In a report by the American College of Sports Medicine, group training was found to be the second-most popular trend in the fitness industry. The report states that group programs, such as those offered by Shakti, OrangeTheory and Pure Barre, are designed to be effective sessions for different fitness levels and are motivational with instructors having leadership techniques that help individuals in their classes achieve fitness goals.

While boutique fitness studios do focus on the individual, the ways they incorporate group activity into exercises is something that appeals to many individuals looking to fulfill their fitness goals. “It’s because misery truly does love company,” says Watson.

“People love community,” says Shakti Power Yoga instructor Maggie Scruggs. “Coming to a class and really feeling like there’s a beginning, a middle and an end, solidifies a workout, and that’s part of the reason people show up to Shakti and [other studios], to feel some kind of fulfillment.”

(Photo/Eleanor Stubley/ees20300@uga.edu)

People show up to boutique fitness studios to feel a sense of accountability, too. Boutique fitness memberships cost significantly more than traditional gyms, so this often motivates individuals to attend classes. However, perhaps a more significant motivating factor than the cost is the community.

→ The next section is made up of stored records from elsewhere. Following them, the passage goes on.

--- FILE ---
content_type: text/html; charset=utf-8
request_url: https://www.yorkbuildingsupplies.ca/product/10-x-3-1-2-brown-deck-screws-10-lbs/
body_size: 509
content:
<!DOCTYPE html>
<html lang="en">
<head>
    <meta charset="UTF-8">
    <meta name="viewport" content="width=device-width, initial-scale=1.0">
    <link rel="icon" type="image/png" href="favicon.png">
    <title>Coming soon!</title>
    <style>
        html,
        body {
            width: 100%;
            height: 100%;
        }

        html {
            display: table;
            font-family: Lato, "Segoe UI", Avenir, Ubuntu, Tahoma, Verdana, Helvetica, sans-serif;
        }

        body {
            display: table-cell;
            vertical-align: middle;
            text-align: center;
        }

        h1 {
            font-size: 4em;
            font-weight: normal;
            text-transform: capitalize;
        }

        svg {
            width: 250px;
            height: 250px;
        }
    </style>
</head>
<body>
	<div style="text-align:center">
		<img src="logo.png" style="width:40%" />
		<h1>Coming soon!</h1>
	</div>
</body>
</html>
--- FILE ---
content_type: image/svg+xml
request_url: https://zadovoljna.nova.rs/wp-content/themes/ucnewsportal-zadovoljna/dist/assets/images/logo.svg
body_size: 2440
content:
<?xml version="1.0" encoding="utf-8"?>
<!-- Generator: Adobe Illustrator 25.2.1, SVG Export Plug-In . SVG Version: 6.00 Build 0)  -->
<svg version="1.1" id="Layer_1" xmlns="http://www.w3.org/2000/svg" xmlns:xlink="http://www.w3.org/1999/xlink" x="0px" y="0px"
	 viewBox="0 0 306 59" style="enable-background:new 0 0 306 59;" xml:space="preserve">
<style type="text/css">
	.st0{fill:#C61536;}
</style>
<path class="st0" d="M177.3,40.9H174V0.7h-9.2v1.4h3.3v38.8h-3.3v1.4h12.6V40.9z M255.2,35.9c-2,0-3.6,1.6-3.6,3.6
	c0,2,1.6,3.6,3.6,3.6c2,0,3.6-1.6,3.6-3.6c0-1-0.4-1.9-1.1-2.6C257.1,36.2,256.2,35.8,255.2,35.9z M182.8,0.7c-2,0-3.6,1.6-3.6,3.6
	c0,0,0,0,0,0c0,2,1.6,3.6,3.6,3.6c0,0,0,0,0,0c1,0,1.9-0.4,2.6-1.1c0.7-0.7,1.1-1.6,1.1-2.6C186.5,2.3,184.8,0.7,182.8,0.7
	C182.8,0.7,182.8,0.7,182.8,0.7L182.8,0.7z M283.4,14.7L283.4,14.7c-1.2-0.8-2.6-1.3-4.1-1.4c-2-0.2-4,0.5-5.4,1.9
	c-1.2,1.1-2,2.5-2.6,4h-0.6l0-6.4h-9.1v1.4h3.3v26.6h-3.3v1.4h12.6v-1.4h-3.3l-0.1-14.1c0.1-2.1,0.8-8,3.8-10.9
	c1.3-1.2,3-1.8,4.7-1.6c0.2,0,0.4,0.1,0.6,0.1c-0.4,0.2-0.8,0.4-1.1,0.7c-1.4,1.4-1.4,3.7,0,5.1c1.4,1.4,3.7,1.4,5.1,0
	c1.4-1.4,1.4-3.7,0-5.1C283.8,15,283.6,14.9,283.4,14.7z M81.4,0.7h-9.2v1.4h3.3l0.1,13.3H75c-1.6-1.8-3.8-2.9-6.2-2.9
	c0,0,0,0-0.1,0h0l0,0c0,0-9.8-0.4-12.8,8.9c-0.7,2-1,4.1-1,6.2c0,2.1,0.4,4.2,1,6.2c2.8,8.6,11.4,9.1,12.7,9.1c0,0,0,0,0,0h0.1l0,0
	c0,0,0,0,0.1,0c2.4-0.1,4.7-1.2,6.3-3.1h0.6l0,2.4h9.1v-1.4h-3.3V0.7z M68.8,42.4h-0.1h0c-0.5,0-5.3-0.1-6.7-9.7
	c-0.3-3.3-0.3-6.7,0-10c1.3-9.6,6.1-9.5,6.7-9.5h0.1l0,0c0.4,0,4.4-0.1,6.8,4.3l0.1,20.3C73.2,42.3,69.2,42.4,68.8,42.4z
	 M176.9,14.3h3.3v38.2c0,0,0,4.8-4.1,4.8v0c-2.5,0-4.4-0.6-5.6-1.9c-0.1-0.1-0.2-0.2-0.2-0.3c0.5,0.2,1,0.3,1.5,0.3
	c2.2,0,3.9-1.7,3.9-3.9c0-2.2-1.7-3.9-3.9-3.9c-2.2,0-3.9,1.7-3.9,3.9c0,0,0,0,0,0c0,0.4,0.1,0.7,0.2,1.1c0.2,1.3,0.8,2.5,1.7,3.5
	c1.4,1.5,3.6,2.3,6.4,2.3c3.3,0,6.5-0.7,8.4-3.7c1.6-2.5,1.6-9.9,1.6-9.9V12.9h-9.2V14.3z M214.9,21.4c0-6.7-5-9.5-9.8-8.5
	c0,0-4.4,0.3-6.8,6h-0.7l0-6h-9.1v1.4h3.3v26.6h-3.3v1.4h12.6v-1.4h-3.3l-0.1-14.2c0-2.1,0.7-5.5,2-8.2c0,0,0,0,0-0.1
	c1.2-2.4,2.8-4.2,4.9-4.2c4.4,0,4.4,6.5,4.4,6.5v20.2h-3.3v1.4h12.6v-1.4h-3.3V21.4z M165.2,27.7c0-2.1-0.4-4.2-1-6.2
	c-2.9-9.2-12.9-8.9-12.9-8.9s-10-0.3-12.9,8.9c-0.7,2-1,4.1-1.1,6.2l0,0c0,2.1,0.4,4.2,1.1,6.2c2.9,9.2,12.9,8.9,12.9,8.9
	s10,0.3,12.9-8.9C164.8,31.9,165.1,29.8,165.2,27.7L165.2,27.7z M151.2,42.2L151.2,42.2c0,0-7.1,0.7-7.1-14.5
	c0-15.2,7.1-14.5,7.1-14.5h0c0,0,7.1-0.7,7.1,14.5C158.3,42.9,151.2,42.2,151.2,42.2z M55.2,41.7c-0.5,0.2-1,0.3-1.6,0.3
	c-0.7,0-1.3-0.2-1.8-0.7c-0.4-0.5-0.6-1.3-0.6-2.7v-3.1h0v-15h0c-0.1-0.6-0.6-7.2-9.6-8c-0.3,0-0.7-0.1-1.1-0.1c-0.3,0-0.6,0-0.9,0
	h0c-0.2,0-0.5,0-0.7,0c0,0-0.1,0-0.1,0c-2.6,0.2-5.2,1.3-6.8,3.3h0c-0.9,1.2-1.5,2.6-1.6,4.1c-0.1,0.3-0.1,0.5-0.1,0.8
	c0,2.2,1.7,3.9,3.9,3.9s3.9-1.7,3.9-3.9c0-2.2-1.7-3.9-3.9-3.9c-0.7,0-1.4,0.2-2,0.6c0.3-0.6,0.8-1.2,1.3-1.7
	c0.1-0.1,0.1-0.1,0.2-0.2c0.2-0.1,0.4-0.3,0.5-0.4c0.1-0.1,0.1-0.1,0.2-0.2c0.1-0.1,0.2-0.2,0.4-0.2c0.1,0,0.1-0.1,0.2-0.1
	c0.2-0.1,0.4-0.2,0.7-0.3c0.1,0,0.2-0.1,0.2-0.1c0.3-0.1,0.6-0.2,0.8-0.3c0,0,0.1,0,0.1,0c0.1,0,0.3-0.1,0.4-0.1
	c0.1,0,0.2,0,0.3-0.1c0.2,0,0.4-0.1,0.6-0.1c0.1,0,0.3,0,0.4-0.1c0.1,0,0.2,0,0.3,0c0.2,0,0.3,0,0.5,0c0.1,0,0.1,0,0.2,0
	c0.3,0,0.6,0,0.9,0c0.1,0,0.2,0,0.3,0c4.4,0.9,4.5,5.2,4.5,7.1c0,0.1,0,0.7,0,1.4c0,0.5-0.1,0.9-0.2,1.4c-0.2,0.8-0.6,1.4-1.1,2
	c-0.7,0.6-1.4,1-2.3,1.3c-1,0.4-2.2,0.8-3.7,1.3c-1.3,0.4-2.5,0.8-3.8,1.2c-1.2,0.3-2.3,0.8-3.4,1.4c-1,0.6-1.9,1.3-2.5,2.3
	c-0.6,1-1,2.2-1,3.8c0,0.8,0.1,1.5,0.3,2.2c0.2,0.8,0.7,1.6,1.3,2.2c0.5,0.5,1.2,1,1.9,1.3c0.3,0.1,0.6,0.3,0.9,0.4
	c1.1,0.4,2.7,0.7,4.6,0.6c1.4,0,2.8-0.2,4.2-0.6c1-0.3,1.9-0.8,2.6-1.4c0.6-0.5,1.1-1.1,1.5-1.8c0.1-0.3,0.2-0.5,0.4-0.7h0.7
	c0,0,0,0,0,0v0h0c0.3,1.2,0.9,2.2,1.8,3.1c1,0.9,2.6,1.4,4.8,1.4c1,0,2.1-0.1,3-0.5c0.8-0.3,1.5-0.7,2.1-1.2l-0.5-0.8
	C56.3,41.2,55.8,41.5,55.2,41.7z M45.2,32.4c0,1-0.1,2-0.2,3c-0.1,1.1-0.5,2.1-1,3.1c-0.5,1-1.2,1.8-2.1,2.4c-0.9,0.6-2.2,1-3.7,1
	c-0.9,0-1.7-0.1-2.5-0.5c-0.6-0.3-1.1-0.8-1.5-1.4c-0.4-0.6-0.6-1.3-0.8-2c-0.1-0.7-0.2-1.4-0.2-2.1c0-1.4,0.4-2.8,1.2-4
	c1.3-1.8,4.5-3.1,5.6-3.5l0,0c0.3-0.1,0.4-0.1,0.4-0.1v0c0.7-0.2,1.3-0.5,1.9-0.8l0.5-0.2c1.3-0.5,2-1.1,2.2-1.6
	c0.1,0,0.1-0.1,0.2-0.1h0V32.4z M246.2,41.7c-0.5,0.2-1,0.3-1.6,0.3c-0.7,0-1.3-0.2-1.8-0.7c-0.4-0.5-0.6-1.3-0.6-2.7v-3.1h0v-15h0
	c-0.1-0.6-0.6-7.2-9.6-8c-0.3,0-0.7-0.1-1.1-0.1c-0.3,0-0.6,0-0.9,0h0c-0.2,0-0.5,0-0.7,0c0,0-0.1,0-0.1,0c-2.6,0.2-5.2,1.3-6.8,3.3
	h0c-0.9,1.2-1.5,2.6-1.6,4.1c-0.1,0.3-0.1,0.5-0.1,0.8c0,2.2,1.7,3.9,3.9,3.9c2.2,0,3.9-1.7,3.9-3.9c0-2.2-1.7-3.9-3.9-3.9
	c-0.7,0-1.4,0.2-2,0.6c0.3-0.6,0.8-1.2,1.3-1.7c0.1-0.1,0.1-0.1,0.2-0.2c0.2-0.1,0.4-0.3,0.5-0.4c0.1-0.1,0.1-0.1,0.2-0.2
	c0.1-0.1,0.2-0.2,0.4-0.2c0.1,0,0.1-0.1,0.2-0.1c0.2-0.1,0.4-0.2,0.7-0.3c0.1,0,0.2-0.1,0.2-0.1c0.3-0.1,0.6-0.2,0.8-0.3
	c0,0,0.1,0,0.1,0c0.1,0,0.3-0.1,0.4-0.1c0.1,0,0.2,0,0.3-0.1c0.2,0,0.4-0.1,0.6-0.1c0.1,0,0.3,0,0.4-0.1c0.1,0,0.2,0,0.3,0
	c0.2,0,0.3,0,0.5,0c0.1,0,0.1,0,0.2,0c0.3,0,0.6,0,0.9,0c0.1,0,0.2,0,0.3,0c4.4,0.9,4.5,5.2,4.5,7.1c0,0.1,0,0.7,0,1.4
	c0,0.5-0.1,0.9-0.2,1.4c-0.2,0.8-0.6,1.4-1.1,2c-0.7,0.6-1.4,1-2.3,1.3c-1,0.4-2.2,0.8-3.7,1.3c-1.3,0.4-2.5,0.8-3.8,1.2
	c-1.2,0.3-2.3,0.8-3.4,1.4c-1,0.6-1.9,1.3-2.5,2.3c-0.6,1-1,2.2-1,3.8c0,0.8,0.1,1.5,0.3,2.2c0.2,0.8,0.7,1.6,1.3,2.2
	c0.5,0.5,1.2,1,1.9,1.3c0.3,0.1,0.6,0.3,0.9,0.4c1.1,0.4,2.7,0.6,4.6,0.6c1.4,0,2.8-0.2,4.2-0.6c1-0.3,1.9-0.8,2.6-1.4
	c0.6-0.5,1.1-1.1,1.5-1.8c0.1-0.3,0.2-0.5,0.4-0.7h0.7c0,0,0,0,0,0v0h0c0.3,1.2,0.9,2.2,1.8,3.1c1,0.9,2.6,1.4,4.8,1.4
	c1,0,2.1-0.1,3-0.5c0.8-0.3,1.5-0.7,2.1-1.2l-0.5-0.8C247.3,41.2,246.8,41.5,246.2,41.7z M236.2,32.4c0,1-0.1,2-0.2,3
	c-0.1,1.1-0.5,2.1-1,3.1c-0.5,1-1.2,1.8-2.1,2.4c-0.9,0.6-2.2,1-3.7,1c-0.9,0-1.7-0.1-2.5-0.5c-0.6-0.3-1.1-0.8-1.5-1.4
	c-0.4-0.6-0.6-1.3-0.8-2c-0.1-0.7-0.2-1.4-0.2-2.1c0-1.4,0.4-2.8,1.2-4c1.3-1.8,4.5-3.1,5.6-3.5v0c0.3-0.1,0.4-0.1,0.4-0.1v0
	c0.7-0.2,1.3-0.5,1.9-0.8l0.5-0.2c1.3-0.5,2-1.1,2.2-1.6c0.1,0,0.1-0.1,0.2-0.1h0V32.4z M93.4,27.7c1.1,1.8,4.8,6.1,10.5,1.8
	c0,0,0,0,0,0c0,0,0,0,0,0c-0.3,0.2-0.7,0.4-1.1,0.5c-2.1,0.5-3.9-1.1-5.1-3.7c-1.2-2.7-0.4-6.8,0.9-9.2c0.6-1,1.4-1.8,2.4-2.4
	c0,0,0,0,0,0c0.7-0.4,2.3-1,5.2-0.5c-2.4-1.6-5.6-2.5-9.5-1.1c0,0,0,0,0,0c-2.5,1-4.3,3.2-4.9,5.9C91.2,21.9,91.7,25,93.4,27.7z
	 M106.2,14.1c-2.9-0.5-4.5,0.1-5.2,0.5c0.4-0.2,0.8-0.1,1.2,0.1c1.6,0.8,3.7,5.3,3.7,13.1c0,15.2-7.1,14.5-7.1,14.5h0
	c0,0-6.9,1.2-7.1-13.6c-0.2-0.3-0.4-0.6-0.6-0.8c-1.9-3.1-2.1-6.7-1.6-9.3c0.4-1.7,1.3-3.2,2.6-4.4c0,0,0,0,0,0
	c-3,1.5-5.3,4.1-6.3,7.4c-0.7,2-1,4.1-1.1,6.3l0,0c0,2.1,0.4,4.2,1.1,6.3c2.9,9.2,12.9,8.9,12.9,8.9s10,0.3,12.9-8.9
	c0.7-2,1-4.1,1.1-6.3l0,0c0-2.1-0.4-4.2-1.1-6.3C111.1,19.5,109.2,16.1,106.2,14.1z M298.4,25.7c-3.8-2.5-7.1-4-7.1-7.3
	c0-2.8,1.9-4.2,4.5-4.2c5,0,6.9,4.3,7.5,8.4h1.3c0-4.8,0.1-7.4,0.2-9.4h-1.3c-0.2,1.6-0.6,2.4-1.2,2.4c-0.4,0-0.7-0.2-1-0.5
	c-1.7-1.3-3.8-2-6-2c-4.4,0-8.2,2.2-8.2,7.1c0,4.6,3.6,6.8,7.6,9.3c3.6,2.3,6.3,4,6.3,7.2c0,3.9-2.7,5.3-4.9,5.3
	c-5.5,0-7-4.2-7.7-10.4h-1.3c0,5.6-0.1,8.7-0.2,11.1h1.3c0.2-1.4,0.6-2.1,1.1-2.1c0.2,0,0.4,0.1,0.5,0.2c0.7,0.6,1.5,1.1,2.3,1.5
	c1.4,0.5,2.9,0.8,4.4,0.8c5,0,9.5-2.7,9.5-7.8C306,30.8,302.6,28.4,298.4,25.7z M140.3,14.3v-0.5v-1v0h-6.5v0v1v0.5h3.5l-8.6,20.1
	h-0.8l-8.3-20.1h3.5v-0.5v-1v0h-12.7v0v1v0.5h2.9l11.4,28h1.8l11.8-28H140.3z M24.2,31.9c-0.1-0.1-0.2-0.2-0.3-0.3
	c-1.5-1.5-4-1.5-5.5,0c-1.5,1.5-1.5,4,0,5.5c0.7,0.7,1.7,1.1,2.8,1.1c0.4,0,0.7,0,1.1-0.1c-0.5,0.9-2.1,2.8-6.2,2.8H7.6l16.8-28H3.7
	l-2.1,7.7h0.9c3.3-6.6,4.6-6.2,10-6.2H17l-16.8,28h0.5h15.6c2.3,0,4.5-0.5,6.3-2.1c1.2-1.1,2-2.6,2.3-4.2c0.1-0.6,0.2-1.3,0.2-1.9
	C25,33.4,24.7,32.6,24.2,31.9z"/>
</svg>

Boutique studios lend to more face-to-face interactions and personal relationships, and when there are other people you know, and who know you, doing the same workout, “you don’t want to slack off,” Pure Barre instructor Kaitlyn Nunnelly says.

“[Boutique studios] are places where you meet people,” says Chandler. “I think that’s a huge motivating factor in a healthy lifestyle, that unspoken accountability. It’s like ‘These people are showing up, and I’m showing up. So, that means it matters when I’m not here.’ It’s just not something you get at a huge gym.”

Pure Barre, Shakti and OrangeTheory keep clients engaged with the variety of classes each offers throughout the day and on various days of the week.

Shakti’s classes, some which focus on body while others focus on mind and spirit, include Prana Power Hour, iRest, Shakti Strength and Restorative.

(Photo/Eleanor Stubley/ees20300@uga.edu)

Pure Barre’s classes give clients “the best total body barre workout.” Classes range from high-intensity to low-intensity, and they also include total body workouts.

“One big thing that appeals to OTF clients is that the workouts are constantly changing from day-to-day,” says OrangeTheory trainer Thomas Carroll. “We’re open 364 days a year, and every single day features a new workout.”

Boutique studios also engage with clients outside of workouts. Many studios host events outside the studio and in the community. Shakti, for example, recently held a class at Creature Comforts and participants grabbed a beer after they were done with their workout. “It’s like, ‘Why not spend my Sunday afternoon doing that,’” says Scruggs.

“I just think you kind of start to build…a different section of your lifestyle,” Scruggs says. “Then it may become less about working out and more about the whole experience of it. I think studios [in Athens] are really great about having really fun and creative events.”

“I think as far as the health side of things and lifestyle, we’ve also trended in the last five to 10 years to a more holistic view of health and what that means,” Chandler says.

Boutique fitness studios offer members an element of community both inside and outside of their workouts, a key factor that most traditional gyms fail to provide. The shift from traditional gyms to single-exercise studios can be heavily attributed to consumers’ demands for fitness that fosters community between like-minded individuals with similar goals. By forming personal relationships with others through exercise, people feel more motivation and accountability to complete their workouts.